Dans quelle mesure cela fait-il une différence si je suis le seul à recevoir le revenu de base ou si tous ceux et celles qui m'entourent le reçoivent également ?

Il pourrait y avoir de la jalousie, et l'entourage joue également un rôle économique. Si tout le monde avait plus d'argent, cela aurait un impact plus important sur l'économie. Ce sont des effets macroéconomiques qui ne peuvent guère être testés dans de telles études. Globalement, nous pourrions en apprendre beaucoup plus en réalisant ces expériences dans autant d'environnements et de pays différents que possible.
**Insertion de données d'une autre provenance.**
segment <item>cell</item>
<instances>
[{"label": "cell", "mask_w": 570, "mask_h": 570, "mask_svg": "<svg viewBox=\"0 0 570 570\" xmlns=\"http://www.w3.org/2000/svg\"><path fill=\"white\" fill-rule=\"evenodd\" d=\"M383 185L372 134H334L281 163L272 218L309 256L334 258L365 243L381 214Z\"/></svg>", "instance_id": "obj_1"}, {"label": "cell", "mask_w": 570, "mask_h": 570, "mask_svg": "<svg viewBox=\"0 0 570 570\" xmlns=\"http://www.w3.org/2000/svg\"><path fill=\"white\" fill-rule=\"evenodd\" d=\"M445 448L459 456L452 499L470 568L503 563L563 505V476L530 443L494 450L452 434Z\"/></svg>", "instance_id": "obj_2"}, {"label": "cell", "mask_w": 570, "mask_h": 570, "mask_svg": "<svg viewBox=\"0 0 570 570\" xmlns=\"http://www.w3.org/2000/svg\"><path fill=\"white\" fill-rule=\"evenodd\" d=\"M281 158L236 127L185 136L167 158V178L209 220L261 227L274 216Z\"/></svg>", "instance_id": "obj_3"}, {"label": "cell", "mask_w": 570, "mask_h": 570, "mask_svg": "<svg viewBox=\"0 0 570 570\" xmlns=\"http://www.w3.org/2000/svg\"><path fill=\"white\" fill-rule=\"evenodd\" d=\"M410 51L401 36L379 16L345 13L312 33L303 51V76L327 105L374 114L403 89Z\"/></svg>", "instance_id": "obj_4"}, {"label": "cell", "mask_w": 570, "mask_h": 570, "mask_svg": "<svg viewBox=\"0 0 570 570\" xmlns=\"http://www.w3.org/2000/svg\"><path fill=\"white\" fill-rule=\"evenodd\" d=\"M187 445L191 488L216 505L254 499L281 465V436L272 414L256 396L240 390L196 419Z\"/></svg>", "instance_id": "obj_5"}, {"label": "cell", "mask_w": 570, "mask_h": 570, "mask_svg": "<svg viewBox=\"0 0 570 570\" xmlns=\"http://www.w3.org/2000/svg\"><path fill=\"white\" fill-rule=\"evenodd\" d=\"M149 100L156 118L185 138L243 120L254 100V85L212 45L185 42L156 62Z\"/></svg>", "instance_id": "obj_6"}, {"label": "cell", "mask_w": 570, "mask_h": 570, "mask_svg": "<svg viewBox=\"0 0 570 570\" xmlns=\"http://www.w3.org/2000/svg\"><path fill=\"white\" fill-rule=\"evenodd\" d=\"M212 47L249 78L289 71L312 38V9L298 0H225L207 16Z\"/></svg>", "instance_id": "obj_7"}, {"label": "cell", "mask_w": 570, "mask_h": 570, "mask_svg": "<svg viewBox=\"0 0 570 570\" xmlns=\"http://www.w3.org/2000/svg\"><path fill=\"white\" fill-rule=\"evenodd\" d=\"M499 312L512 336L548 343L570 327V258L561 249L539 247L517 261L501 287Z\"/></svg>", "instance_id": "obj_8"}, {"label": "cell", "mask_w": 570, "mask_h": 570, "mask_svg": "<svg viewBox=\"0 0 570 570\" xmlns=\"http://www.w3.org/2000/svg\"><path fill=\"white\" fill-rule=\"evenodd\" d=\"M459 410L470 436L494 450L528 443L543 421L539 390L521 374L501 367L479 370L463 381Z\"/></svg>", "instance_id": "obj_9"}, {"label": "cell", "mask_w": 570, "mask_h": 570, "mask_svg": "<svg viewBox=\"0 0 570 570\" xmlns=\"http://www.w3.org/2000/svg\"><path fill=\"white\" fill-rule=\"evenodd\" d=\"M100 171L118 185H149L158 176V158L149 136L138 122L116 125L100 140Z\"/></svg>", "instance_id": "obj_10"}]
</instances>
Maintenant, la question de toutes les questions : le revenu de base inconditionnel deviendra-t-il bientôt réalité ? Ces résultats scientifiques peuvent-ils réellement faire évoluer les mentalités en politique ?

Je pense que c'est naïf, même si c'est bien sûr une belle idée. Nous ne comprendrons vraiment ce que peut apporter le revenu de base inconditionnel que lorsqu'il sera effectivement mis en œuvre. Tout le reste, et ce malgré la valeur des expériences réalisées, nous apprend en fin de compte surtout quelque chose sur le comportement humain. Par exemple, que nous nous habituerions rapidement à recevoir 1 000 euros par mois sur notre compte en banque, sans condition.